Data Analysis Using Normative Modeling

All statistical data analyses were performed using Python 3.7 (58) [numpy 1.17.2 (59, 60) and scipy 1.3.1 (61)]. Normative modeling (NM) provides a metric similar to a z score, but accounts for the underlying structure of the population across multiple covariates. NM uses Gaussian processes (GP) to model the distribution of control group measures while estimating separately the overall trajectory in the covariate space, the heterogeneity in the population, and the uncertainty of the fit (62). The Python code is available in open access at https://github.com/GHFC/SoNeTAA/.

Results

Sociodemographic and Group Comparative Analyses

Overall, participants with ASD were younger than the control group [t(154) = 2.6, p = 2.6e-11], with a larger male/female ratio (Fisher exact, p = 0.002) than the control group.
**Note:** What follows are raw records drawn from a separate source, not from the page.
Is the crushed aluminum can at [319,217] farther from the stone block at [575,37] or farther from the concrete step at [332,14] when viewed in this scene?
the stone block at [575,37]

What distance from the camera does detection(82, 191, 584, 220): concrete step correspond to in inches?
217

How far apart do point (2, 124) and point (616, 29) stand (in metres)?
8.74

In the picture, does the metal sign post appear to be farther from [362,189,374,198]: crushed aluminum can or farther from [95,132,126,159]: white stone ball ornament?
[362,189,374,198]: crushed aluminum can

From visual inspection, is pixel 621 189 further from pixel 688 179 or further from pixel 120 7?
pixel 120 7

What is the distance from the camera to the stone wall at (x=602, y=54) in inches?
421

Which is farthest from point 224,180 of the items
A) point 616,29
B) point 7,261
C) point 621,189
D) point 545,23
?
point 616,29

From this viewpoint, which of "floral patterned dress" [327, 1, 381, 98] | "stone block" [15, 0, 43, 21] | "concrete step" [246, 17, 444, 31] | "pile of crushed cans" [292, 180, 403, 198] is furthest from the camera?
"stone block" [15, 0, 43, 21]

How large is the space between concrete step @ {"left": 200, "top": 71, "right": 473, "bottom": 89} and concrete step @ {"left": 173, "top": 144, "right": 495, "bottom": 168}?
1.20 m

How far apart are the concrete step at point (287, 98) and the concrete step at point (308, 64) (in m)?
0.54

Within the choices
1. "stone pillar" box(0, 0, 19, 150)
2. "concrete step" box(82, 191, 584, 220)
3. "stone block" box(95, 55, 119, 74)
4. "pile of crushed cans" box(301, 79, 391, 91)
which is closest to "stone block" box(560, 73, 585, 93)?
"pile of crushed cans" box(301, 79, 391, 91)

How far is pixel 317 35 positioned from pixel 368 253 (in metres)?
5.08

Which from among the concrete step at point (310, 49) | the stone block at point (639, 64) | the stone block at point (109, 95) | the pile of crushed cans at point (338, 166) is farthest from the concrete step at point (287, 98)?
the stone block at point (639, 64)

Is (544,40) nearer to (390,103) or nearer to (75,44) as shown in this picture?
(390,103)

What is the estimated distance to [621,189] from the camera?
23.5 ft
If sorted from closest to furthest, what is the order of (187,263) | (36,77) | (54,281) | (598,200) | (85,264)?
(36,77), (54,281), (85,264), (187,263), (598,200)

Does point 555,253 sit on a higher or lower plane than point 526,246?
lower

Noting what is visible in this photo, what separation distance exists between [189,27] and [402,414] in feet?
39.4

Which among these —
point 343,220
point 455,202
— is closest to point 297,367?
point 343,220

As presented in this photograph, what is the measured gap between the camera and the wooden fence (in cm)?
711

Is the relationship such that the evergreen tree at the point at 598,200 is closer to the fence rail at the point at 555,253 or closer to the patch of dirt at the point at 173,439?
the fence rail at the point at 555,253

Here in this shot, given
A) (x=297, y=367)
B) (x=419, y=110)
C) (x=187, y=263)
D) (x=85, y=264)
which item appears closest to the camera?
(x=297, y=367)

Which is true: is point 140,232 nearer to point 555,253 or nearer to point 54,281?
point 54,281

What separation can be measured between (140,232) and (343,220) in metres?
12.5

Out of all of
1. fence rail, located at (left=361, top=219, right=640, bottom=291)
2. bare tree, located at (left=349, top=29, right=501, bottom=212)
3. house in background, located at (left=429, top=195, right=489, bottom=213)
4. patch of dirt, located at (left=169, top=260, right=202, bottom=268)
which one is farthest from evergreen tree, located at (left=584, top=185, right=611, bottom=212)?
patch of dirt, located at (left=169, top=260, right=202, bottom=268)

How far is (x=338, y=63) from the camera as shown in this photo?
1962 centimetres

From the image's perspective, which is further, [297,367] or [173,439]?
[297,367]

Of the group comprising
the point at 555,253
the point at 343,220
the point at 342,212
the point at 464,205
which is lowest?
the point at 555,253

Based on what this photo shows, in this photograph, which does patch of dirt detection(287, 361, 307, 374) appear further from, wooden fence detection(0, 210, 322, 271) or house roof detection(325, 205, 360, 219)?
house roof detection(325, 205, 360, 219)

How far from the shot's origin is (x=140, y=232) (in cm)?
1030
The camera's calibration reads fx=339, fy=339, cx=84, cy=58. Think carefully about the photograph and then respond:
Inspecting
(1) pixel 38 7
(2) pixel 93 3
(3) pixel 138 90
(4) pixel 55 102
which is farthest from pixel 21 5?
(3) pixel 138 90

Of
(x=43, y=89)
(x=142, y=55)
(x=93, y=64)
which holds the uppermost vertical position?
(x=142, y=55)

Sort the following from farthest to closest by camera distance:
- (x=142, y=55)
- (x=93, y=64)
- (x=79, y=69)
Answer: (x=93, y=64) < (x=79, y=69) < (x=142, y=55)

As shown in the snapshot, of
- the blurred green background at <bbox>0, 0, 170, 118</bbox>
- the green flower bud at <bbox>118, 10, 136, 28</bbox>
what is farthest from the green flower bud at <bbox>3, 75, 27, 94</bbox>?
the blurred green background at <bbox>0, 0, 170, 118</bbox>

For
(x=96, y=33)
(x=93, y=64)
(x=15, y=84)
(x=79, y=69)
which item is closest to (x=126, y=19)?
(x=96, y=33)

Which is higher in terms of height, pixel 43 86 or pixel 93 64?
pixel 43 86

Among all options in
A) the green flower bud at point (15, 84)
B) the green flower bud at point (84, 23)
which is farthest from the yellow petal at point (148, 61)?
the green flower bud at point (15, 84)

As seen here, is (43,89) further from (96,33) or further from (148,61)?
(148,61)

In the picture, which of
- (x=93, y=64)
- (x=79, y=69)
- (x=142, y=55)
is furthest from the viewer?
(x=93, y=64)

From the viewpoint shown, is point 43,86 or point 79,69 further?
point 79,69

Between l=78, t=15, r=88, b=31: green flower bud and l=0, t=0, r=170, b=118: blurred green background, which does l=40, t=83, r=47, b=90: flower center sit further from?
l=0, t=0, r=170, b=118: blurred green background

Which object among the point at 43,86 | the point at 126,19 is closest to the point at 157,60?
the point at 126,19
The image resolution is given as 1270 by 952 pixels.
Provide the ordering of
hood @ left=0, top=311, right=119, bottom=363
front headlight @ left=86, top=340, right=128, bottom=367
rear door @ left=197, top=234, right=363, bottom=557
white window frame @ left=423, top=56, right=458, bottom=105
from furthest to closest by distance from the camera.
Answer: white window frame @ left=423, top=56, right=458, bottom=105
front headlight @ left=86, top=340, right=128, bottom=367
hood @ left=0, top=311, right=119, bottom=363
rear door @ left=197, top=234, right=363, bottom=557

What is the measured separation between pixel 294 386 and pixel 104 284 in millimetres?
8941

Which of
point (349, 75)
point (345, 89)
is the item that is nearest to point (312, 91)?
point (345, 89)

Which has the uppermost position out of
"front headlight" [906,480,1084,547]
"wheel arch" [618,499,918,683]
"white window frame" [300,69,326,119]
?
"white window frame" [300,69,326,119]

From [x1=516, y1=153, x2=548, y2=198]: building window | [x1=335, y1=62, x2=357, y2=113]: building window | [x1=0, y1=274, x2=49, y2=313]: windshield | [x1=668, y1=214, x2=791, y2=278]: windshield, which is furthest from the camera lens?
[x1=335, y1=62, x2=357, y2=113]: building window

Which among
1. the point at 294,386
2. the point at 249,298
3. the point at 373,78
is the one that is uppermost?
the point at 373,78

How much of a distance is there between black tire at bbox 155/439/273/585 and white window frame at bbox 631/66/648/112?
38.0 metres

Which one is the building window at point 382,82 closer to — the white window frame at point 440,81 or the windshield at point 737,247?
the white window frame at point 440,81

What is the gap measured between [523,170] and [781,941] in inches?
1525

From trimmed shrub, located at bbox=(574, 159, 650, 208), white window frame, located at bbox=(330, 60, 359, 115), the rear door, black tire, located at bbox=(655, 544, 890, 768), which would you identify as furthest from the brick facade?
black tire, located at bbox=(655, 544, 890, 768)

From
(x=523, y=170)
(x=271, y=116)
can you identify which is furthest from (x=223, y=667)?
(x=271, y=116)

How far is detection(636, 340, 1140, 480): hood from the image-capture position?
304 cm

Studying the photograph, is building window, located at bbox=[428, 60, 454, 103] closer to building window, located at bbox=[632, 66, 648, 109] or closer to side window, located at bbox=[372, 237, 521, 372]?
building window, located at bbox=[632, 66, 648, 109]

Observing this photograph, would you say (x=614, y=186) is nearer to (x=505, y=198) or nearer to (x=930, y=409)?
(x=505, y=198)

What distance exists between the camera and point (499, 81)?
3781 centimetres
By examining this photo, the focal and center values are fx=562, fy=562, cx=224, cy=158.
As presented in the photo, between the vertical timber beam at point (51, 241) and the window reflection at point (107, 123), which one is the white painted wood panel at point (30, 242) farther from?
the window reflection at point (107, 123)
No statistically significant differences were found for IQ and handedness. As expected, the group with ASD scored higher in the SRS [t(154) = 14.3, p = 7.4e-29]. No statistically significant differences were found for IQ and handedness. The group with ASD scored lower on all the standardized psychometric instruments assessing social skills: NEPSY-II TOM total score (Mann–Whitney U = 104.5, p = 0.0005), NEPSY-II AF raw (U = 114, p = 0.0017), and the Purdue Pegboard, the validated task assessing motor coordination skills (U = 138, p = 0.0006).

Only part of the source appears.